▼

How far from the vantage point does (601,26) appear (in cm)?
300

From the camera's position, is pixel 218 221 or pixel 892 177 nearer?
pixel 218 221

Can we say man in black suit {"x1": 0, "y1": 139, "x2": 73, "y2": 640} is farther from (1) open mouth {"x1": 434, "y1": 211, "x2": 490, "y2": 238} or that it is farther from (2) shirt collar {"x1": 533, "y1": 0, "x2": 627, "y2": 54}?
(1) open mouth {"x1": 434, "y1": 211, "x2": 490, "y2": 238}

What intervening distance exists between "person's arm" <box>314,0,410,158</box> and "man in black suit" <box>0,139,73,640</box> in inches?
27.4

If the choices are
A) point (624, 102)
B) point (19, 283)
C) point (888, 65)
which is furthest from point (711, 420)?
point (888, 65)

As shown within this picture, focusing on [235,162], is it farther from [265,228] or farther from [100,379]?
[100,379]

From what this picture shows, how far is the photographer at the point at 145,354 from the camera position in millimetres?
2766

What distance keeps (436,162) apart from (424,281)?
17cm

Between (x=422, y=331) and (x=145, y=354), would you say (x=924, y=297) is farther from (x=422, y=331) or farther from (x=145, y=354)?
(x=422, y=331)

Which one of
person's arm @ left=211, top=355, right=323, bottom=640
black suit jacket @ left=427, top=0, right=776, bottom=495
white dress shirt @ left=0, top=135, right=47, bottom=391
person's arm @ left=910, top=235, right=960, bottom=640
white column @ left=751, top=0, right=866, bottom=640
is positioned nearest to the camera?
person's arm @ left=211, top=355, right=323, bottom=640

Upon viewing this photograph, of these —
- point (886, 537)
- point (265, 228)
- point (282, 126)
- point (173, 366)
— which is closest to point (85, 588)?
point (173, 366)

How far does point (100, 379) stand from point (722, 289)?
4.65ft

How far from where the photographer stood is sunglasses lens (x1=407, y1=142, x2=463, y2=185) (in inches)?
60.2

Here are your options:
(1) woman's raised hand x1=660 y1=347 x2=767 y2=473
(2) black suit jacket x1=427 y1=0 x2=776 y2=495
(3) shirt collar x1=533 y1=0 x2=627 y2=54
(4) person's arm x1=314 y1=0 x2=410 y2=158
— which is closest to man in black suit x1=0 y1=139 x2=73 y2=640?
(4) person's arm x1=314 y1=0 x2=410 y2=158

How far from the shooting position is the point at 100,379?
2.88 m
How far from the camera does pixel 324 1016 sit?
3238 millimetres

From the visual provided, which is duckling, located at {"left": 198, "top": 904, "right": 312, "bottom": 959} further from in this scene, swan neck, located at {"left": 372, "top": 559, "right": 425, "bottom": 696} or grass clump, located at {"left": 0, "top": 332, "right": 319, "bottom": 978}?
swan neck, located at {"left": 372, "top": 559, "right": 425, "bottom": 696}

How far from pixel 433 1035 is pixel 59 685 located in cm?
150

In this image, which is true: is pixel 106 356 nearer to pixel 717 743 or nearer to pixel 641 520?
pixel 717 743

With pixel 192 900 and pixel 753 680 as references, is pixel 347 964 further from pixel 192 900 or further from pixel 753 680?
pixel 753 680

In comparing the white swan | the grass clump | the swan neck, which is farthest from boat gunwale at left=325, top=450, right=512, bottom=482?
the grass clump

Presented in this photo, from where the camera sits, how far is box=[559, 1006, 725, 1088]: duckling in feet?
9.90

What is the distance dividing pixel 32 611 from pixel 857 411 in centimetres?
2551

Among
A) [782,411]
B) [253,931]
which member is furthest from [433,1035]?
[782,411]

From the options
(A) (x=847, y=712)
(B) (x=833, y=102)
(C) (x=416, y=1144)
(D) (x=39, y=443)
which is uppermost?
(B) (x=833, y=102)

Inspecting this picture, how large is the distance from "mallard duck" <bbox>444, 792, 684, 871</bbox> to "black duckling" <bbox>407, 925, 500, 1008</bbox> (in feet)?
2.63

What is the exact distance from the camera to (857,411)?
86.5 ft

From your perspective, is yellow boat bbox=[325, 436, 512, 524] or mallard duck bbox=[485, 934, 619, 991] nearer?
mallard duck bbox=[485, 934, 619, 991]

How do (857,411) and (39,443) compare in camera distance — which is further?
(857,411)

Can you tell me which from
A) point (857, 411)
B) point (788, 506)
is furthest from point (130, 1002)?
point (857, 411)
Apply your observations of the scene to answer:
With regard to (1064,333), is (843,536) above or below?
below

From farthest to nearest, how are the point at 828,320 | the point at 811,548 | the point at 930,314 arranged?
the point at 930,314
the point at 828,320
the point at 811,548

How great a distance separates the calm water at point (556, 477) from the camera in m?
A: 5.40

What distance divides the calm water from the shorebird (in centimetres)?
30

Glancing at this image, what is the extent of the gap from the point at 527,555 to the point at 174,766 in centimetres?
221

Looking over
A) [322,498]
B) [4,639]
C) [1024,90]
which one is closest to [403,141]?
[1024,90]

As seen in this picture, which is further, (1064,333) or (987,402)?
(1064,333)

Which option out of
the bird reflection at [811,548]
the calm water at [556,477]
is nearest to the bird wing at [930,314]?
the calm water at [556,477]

▲

** EXERCISE TASK **
Copy out every one of the entries above word for word, with nothing changed, added, or left out.

** OUTPUT FOR THIS EXERCISE **
How far from the vantage point does (601,26) appear (in cm)?
300

From the camera's position, is pixel 218 221 or pixel 892 177 nearer?
pixel 218 221

Can we say man in black suit {"x1": 0, "y1": 139, "x2": 73, "y2": 640} is farther from (1) open mouth {"x1": 434, "y1": 211, "x2": 490, "y2": 238} or that it is farther from (2) shirt collar {"x1": 533, "y1": 0, "x2": 627, "y2": 54}?
(1) open mouth {"x1": 434, "y1": 211, "x2": 490, "y2": 238}

What intervening distance exists between "person's arm" <box>314,0,410,158</box> and "man in black suit" <box>0,139,73,640</box> in inches?
27.4

If the choices are
A) point (624, 102)
B) point (19, 283)
C) point (888, 65)
which is furthest from point (711, 420)?
point (888, 65)

As shown within this picture, focusing on [235,162], is it farther from [265,228] or farther from [100,379]?
[100,379]

From what this picture shows, how far is the photographer at the point at 145,354 from the camera position in millimetres?
2766

What distance keeps (436,162) apart from (424,281)?
17cm

Between (x=422, y=331) and (x=145, y=354), would you say (x=924, y=297) is farther from (x=422, y=331) or farther from (x=145, y=354)?
(x=422, y=331)

Which one of
person's arm @ left=211, top=355, right=323, bottom=640
black suit jacket @ left=427, top=0, right=776, bottom=495
white dress shirt @ left=0, top=135, right=47, bottom=391
person's arm @ left=910, top=235, right=960, bottom=640
white column @ left=751, top=0, right=866, bottom=640
is positioned nearest to the camera?
person's arm @ left=211, top=355, right=323, bottom=640

Upon viewing this photograph, of these —
- point (886, 537)
- point (265, 228)
- point (282, 126)
- point (173, 366)
— which is closest to point (85, 588)?
point (173, 366)

How far does point (100, 379) stand from point (722, 289)?
4.65ft

How far from where the photographer stood is sunglasses lens (x1=407, y1=142, x2=463, y2=185) (in inches)?
60.2

Here are your options:
(1) woman's raised hand x1=660 y1=347 x2=767 y2=473
(2) black suit jacket x1=427 y1=0 x2=776 y2=495
(3) shirt collar x1=533 y1=0 x2=627 y2=54
(4) person's arm x1=314 y1=0 x2=410 y2=158
— which is closest to man in black suit x1=0 y1=139 x2=73 y2=640?
(4) person's arm x1=314 y1=0 x2=410 y2=158

How far from the shooting position is the point at 100,379?
2.88 m
How far from the camera does pixel 324 1016 sit?
3238 millimetres

From the visual provided, which is duckling, located at {"left": 198, "top": 904, "right": 312, "bottom": 959} further from in this scene, swan neck, located at {"left": 372, "top": 559, "right": 425, "bottom": 696} or grass clump, located at {"left": 0, "top": 332, "right": 319, "bottom": 978}?
swan neck, located at {"left": 372, "top": 559, "right": 425, "bottom": 696}

How far from pixel 433 1035 is pixel 59 685 located in cm?
150

In this image, which is true: is pixel 106 356 nearer to pixel 717 743 or nearer to pixel 641 520?
pixel 717 743

With pixel 192 900 and pixel 753 680 as references, is pixel 347 964 further from pixel 192 900 or further from pixel 753 680?
pixel 753 680

In comparing the white swan | the grass clump | the swan neck, which is farthest from boat gunwale at left=325, top=450, right=512, bottom=482?
the grass clump

Presented in this photo, from where the camera sits, how far is box=[559, 1006, 725, 1088]: duckling in feet?
9.90

What is the distance dividing pixel 32 611 from pixel 857 411 in centimetres?
2551

Among
A) [782,411]
B) [253,931]
which member is furthest from [433,1035]?
[782,411]

From the options
(A) (x=847, y=712)
(B) (x=833, y=102)
(C) (x=416, y=1144)
(D) (x=39, y=443)
which is uppermost?
(B) (x=833, y=102)

Inspecting this picture, how large is the distance from "mallard duck" <bbox>444, 792, 684, 871</bbox> to "black duckling" <bbox>407, 925, 500, 1008</bbox> (in feet)?
2.63

What is the exact distance from the camera to (857,411)?
86.5 ft

From your perspective, is yellow boat bbox=[325, 436, 512, 524] or mallard duck bbox=[485, 934, 619, 991] nearer?
mallard duck bbox=[485, 934, 619, 991]

How do (857,411) and (39,443) compare in camera distance — which is further?
(857,411)

Can you tell me which from
A) point (857, 411)
B) point (788, 506)
is furthest from point (130, 1002)?
point (857, 411)
Apply your observations of the scene to answer:
With regard to (1064,333), is (843,536) above or below?
below

From farthest to nearest, how are the point at 828,320 | the point at 811,548 | the point at 930,314 arranged?
the point at 930,314
the point at 828,320
the point at 811,548

How great a distance separates the calm water at point (556, 477) from the camera in m?
A: 5.40

What distance divides the calm water from the shorebird (in centimetres)?
30

Glancing at this image, what is the extent of the gap from the point at 527,555 to the point at 174,766 in centimetres?
221

Looking over
A) [322,498]
B) [4,639]
C) [1024,90]
which one is closest to [403,141]?
[1024,90]

As seen in this picture, which is further, (1064,333) or (987,402)?
(1064,333)

Which option out of
the bird reflection at [811,548]
the calm water at [556,477]
is nearest to the bird wing at [930,314]?
the calm water at [556,477]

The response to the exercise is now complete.